Literature DB >> 17048275

Vaccination against IL-17 suppresses autoimmune arthritis and encephalomyelitis.

Till A Röhn1, Gary T Jennings, Marcela Hernandez, Paula Grest, Markus Beck, Yu Zou, Manfred Kopf, Martin F Bachmann.   

Abstract

Interleukin 17 is a T cell-derived cytokine that induces the release of pro-inflammatory mediators in a wide range of cell types. Recently, a subset of IL-17-producing T helper cells (Th17) distinct from Th1 and Th2 cells has been described, which constitutes a new T cell polarization state. Aberrant Th17 responses and overexpression of IL-17 have been implicated in a number of autoimmune disorders including rheumatoid arthritis and multiple sclerosis. Molecules blocking IL-17 such as IL-17-specific monoclonal antibodies have proved to be effective in ameliorating disease in animal models. Hitherto, active immunization targeting IL-17 is an untried approach. Herein we explore the potential of neutralizing IL-17 by active immunization using virus-like particles conjugated with recombinant IL-17 (IL-17-VLP).
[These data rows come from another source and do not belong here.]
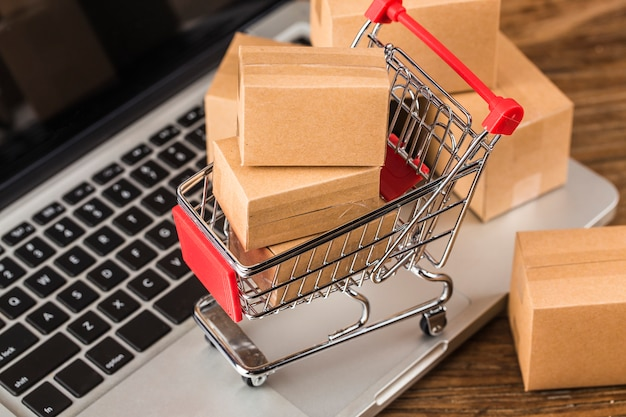 Shopping online at home conceptcartons in a shopping cart on a laptop keyboard Premium Photo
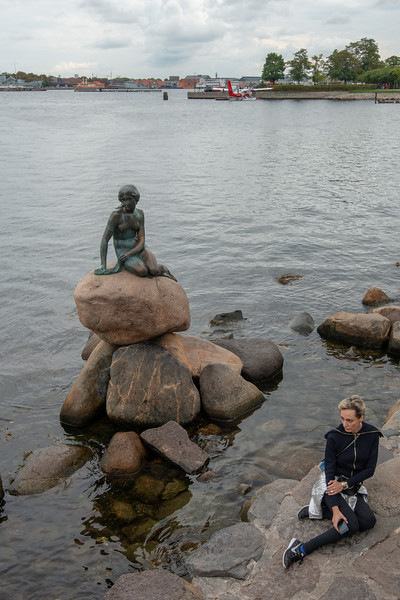 Tourists that flock to the mermaid statue try and emulate her pose. The Little Mermaid, Den Lille Havfrue, Langelinie, København, Copenhagen, Denmark. Iconic bronze mermaid sculpture, by Edvard Eriksen, of a character from H.C. Andersen's fairytale.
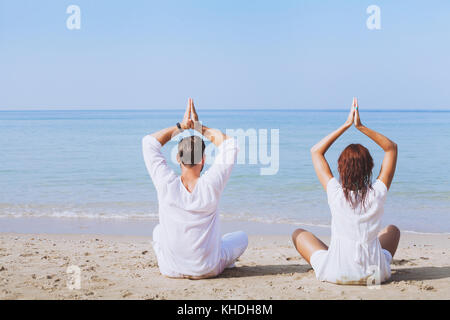 yoga on the beach, two people in white clothes practicing meditation, healthy lifestyle background - Stock Photo
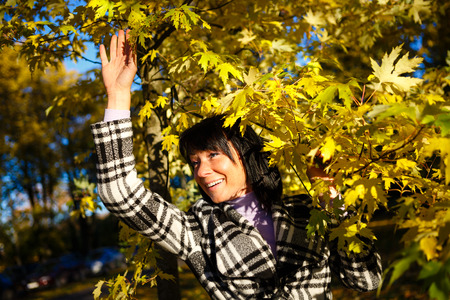 40 years old: Elegant and smiled brunette fashion woman 40 years old wearing warm clothes in the autumn forest, Gold autumn background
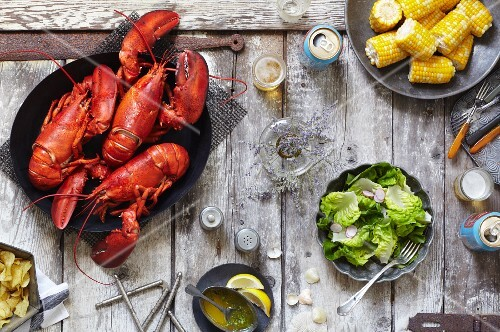 Boiled Lobster Dinner with Corn on the Cob Salad and Beer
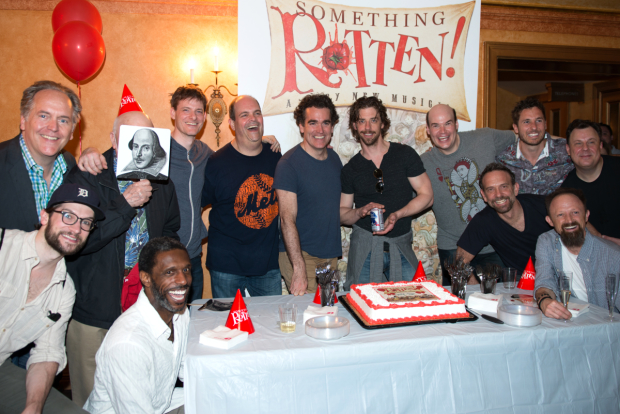 The men of Something Rotten pose with the show's anniversary cake.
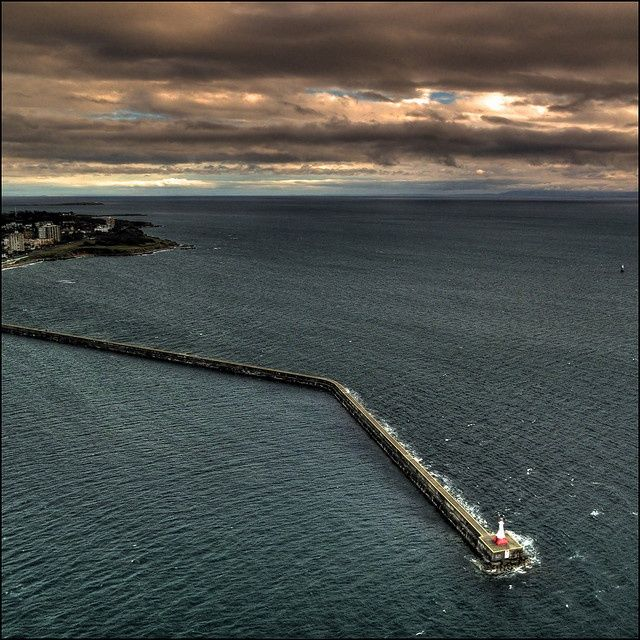 The lighthouse on breakwater, Victoria, BC, Canada.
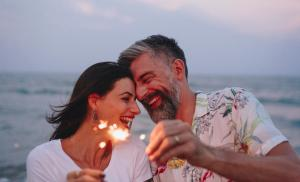 2015/10/couple-celebrating-with-sparklers-at-the-beach-picture-id1124335767.jpg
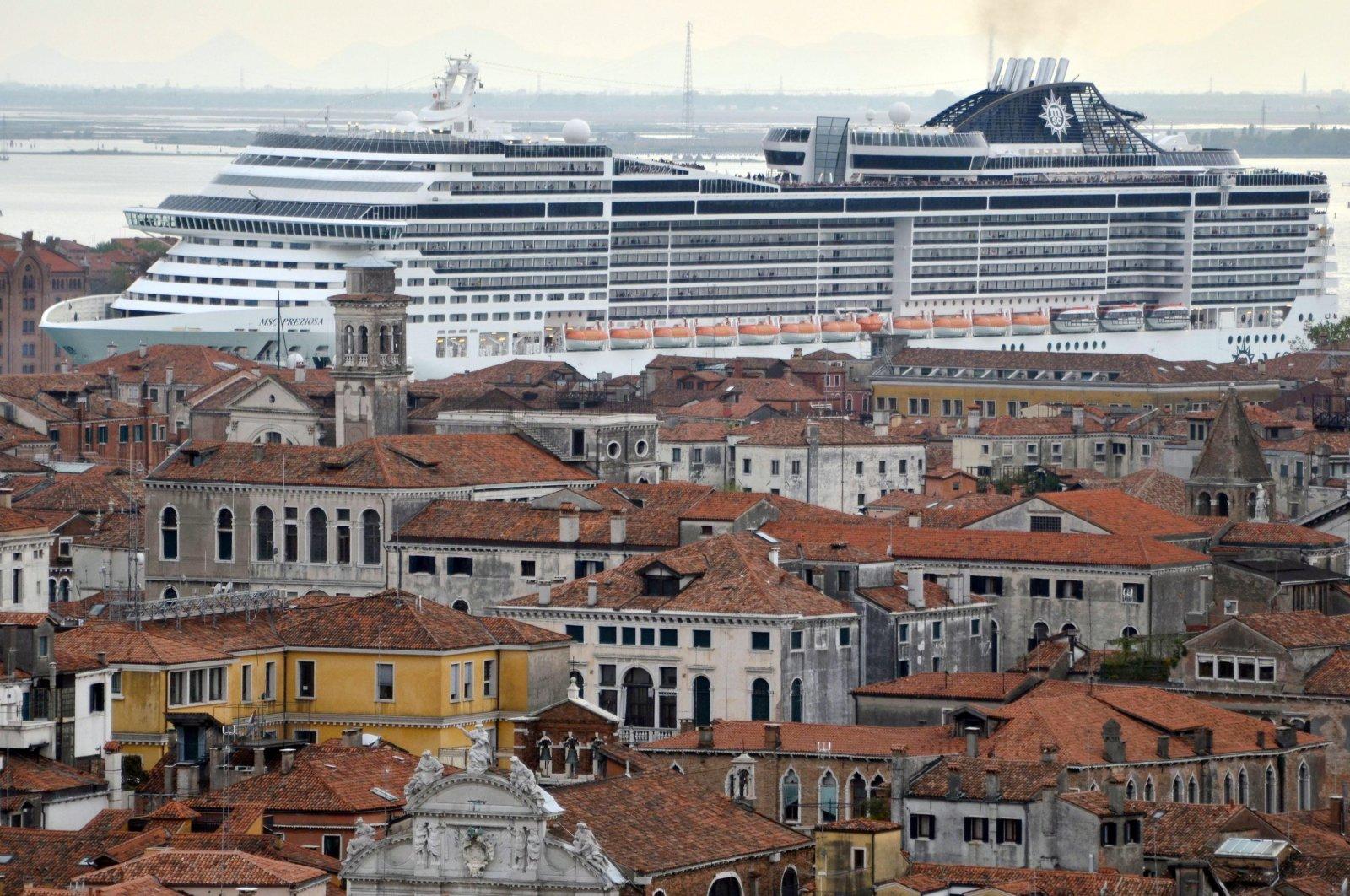 """The cruise ship """"MSC Preziosa"""" navigating in the Canale della Giudecca, Venice, Italy, April 5, 2014 (reissued 26 March 2021). (EPA Photo)"""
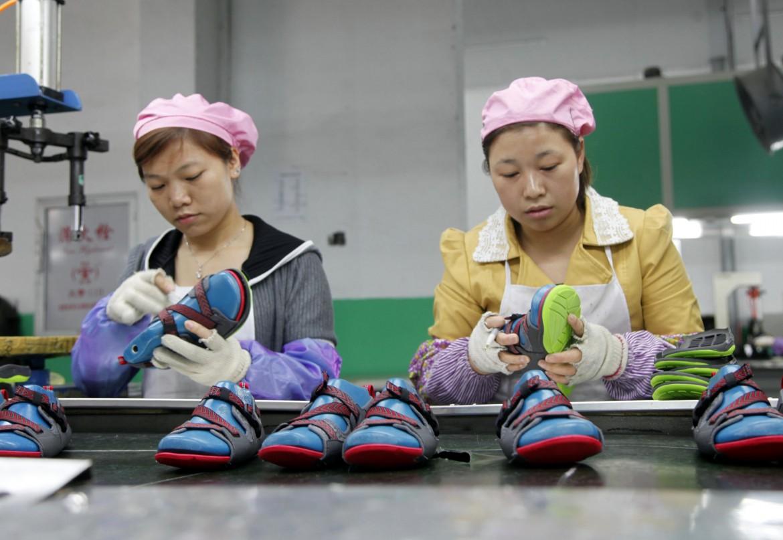 Lavoratrici cinesi in un'azienda che produce sandali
Immunization with IL-17-VLP induced high levels of anti-IL-17 antibodies thereby overcoming natural tolerance, even in the absence of added adjuvant. Mice immunized with IL-17-VLP had lower incidence of disease, slower progression to disease and reduced scores of disease severity in both collagen-induced arthritis and experimental autoimmune encephalomyelitis. Active immunization against IL-17 therefore represents a novel therapeutic approach for the treatment of chronic inflammatory diseases.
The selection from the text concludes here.